“If you're going to tell people the truth, you better make them laugh; otherwise they'll kill you.”  —George Bernard Shaw

King’s ‘Nightmare’

At the top of today’s show, Aaron treated us to a dream he had in which planes fell from the sky into New York Harbor just before killer whales started jumping around and jetski-riding terrorists headed toward shore. Speaking of nightmares, it’s been a while since I took a good shot at Obama, but this just caught my eye…

The Dream

More cartoons by Mr. Fish

Comments

  1. Steve, jasper
    September 8th, 2008 | 9:09 pm

    Thanks Big Bro I needed a hit of laughter. That is one funny site!
    My biggest complaint is these elections and leading up to them is becoming another industry for god’s sake!
    How long have we been doing this whole presidential candidate selection primary general election crap?
    Somebody’s making the bucks from it!
    This country’s god is capitalism no matter how much they want to preach Jesus to us.
    Hope I’m not becoming a Todd by posting so much.
    I’m one of those people who just can’t stand to hear my own voice on the radio.

    B.C. Weasel Reply:

    Also Aaron, most likely none of my business but I was thinking about your “man-up” moment from last month about meeting your Dad. I’d like to hear about how that went for you if you’re interested in chatting about it.

    your concerned nemesis,
    E.

    Steve, jasper Reply:

    Really B.C.,
    What happened to “man time on” PBM?
    The show almost has too much to talk about.

    B.C. Weasel Reply:

    not when you consider that it’s “Sarah Palin week.” oy. I’m not sure what you’re asking me here Steve. what happened to “man time?” i’d say that it’s a segment that comes up a few times a month where guys like Pete and Aaron show that they are not afraid to talk about their emotions. like when Pete recently talked about his little “eruption” with Val, or the time he broke the soap dish while airing out his “package.” oh my, that’s hiiiiiiiilarious!!

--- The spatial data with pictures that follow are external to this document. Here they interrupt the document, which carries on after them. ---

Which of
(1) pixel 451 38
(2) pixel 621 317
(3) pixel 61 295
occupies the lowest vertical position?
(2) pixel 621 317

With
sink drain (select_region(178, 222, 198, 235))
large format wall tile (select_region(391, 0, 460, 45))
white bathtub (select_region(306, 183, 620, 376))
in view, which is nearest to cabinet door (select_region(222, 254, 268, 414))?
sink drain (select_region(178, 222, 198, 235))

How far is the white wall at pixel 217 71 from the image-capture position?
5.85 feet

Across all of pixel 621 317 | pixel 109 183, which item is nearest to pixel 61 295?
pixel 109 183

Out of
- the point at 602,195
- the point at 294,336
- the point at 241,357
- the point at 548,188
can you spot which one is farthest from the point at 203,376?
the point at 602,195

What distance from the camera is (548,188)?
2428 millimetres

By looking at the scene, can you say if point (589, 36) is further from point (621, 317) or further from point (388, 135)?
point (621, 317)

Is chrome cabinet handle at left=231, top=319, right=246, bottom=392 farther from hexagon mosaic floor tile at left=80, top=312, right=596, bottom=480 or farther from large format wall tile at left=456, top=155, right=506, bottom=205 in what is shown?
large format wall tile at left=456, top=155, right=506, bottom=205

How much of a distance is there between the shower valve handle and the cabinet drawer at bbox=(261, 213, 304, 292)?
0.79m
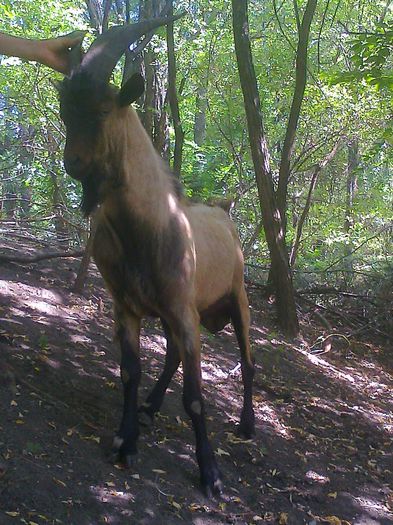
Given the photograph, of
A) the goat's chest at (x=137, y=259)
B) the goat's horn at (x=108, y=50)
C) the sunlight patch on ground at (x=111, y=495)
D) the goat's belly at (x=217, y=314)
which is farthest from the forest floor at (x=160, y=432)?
the goat's horn at (x=108, y=50)

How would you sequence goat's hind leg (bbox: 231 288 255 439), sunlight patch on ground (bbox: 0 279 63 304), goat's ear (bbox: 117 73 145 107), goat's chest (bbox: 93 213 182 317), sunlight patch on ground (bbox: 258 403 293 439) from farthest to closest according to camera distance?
sunlight patch on ground (bbox: 0 279 63 304) → sunlight patch on ground (bbox: 258 403 293 439) → goat's hind leg (bbox: 231 288 255 439) → goat's chest (bbox: 93 213 182 317) → goat's ear (bbox: 117 73 145 107)

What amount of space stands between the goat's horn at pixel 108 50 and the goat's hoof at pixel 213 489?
102 inches

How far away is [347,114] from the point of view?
11602 millimetres

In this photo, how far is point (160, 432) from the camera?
5.10m

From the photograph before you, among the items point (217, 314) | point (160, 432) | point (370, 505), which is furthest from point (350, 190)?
point (160, 432)

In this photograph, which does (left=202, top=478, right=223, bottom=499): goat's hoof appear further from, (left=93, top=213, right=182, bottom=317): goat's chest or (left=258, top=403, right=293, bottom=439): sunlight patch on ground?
(left=258, top=403, right=293, bottom=439): sunlight patch on ground

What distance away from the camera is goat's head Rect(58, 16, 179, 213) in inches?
150

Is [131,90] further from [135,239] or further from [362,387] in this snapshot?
[362,387]

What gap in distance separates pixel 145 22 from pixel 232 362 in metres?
4.14

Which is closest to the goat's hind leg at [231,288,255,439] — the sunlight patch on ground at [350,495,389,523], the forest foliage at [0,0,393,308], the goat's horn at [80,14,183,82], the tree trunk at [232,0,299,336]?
the sunlight patch on ground at [350,495,389,523]

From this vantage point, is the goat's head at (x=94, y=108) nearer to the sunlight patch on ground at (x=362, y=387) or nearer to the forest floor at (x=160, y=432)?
the forest floor at (x=160, y=432)

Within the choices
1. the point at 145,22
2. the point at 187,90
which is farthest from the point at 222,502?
the point at 187,90

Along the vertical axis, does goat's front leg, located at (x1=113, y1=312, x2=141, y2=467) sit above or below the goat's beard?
below

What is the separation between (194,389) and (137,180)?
1413mm
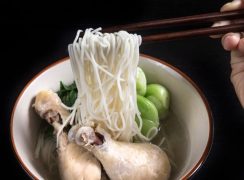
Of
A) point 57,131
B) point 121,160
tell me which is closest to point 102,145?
point 121,160

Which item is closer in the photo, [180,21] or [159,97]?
[180,21]

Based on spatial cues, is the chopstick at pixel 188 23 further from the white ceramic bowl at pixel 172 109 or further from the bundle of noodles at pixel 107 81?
the white ceramic bowl at pixel 172 109

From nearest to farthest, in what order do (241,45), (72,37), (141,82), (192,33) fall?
(192,33), (241,45), (141,82), (72,37)

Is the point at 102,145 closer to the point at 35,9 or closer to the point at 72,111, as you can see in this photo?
the point at 72,111

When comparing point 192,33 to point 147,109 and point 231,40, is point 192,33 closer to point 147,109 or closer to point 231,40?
point 231,40

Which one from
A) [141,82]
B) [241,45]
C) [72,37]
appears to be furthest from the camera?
[72,37]

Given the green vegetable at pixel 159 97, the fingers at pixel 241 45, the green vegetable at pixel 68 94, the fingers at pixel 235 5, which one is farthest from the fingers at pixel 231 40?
the green vegetable at pixel 68 94

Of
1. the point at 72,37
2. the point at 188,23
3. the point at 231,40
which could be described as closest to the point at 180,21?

    or are you saying that you think “man time” doesn’t come up enough?

    later Steve!!
    E.

    Steve, jasper Reply:

    B.C., I meant that I enjoy the segments that I like to call “man time” also.
    But Pete does allot on his plate to discuss. I think with his vacation and all the political stuff going on right now it has just gotten pushed to the back burner.
    That’s all, no hidden meaning. I guess I’m too brief in my comments sometimes.

    B.C. Weasel Reply:

    oh, ok. I’m also guilty of being too brief at times Steve, and i’m totally with you on these segments. There is always an appropriate time and place where us men can “un-puff” our chests, and show what else we are made of. tks. Steve. take care.

    Eric.

    Aaron Reply:

    MR. Weasel,
    Thanks for asking and I would definitely share whatever happens. At the moment there’s nothing to talk about. I’ve been putting it off for a number of reasons but It’s still something I’m planning on doing. Thanks for your concern. I will keep you updated and as long as Pete gives me the opportunity I will be happy to give an update when there is one. My kindest regards, Aaron

    B.C. Weasel Reply:

    sounds good. tks.

  2. B.C. Weasel
    September 8th, 2008 | 9:40 pm

    Aaron, may i direct you to a particular bit by a Mr. Dane Cook, where he also talks about dreams being analyzed by a book? Were there perhaps any large crabs you forgot to speak of in the water around those planes?? hmmm??

    forever your nemesis,
    Eric.

    muuuoooohahahahah!!!

    Aaron Reply:

    No there were no crabs you jackass! But what if there was? Oh my god what does it mean if there’s crabs in a dream? I’m freaking out man! Do I have an STD?!

    Aaron Reply:

    No there were no crabs you jackass! But what if there was? Oh my god what does it mean if there’s crabs in my dream?! I’m freaking out man! Do you think I may have an STD?

    B.C. Weasel Reply:

    well it seems that you’ve been spending more time listening to Indie Talk and Raw Dog. The crabs would have meant, and I quote from Dane, “Dude, you’re gay!”